Causes of Delirium Tremens
While delirium tremens is caused by alcohol withdrawal, it does not happen to anyone who just has a few beers. DTs is largely specific to people with a history of alcohol abuse, engaging in copious amounts of alcohol intake over fairly long periods of time. For example, while you might not suffer from delirium tremens after a weekend of heavy drinking, several months of imbibing the equivalent of a pint of hard liquor daily may incite DTs. Individuals with at least approximately a 10-year history of alcoholism are also at risk of delirium tremens if they quit without reducing their daily intake or by reducing daily intake too rapidly or severely. DTs may also be brought on by not eating while drinking excessively or as a result of an injury or illness in tandem with alcoholism.
Symptoms of Delirium Tremens
The symptoms of delirium tremens generally occur within 2-4 days after your last consumption of alcohol. However, the National Institute of Health reports that it can take more than a week (up to 10 days) after the cessation of consumption for DTs to appear. It can take some time for the chemicals in alcohol that the body comes to rely on to leave the system sufficiently to incite the extreme physical and neurological withdrawal symptoms of delirium tremens. Approximately half of all alcoholics will experience some form of withdrawal upon cessation; up to 5% may experience symptoms as severe as seizures.
There is a wide range of delirium tremens symptoms. Alcohol withdrawal may affect the mood, causing mood changes or extremities of emotion (e.g. irritation or excitability). The gastrointestinal system may be affected, causing diarrhea or vomiting. Cognitive symptoms, such as confusion, hallucinations, sensory sensitivity, or sleep interruption, may appear on a range of severity (for example, you may experience insomnia, or you may sleep deeply for an abnormally long time). Unconscious functions of the body may be affected; you may notice body tremors or shakiness, loss of appetite, palpitations of the heart, fever, and/or excessive sweating. Other symptoms not listed here may also appear, as nearly every system of the body becomes overwhelmed.

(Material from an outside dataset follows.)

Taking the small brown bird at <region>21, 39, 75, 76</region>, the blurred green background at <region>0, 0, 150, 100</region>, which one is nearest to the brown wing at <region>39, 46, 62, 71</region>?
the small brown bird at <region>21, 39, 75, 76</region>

Treatments for Delirium Tremens
Delirium tremens is a medical emergency and can be fatal. If you or someone you love are experiencing DTs, get to an emergency room immediately. The goal of treatment for delirium tremens is to stabilize the individual by getting symptoms to decline while circumventing any avoidable complications. Immediate treatment may involve intravenous fluids and medication to control symptoms (whether mental, physical, or neurological). This may involve sedating the patient until the worst of the symptoms have passed.
Once the patient is secure and through the worst of the symptoms, more long-term treatment goals can begin. This generally involves encouraging the patient to engage in abstinence from alcohol, often by taking part in support groups such as Alcoholics Anonymous or going to therapeutic counseling. At the very least, an extended “drying out” period involving absolutely no alcohol intake for a designated period of time will be recommended.
Physically, your medical team may take steps to diagnose and begin treatment of any alcohol-related problems, such as liver diseases, alcoholic cardiomyopathy, digestive concerns, neurological issues, immune system complications, and the variety of other problems that can present as a result of extended alcohol abuse. If you or someone you love is attempting to quit drinking, talk to a doctor or treatment center about the safest way to begin abstinence.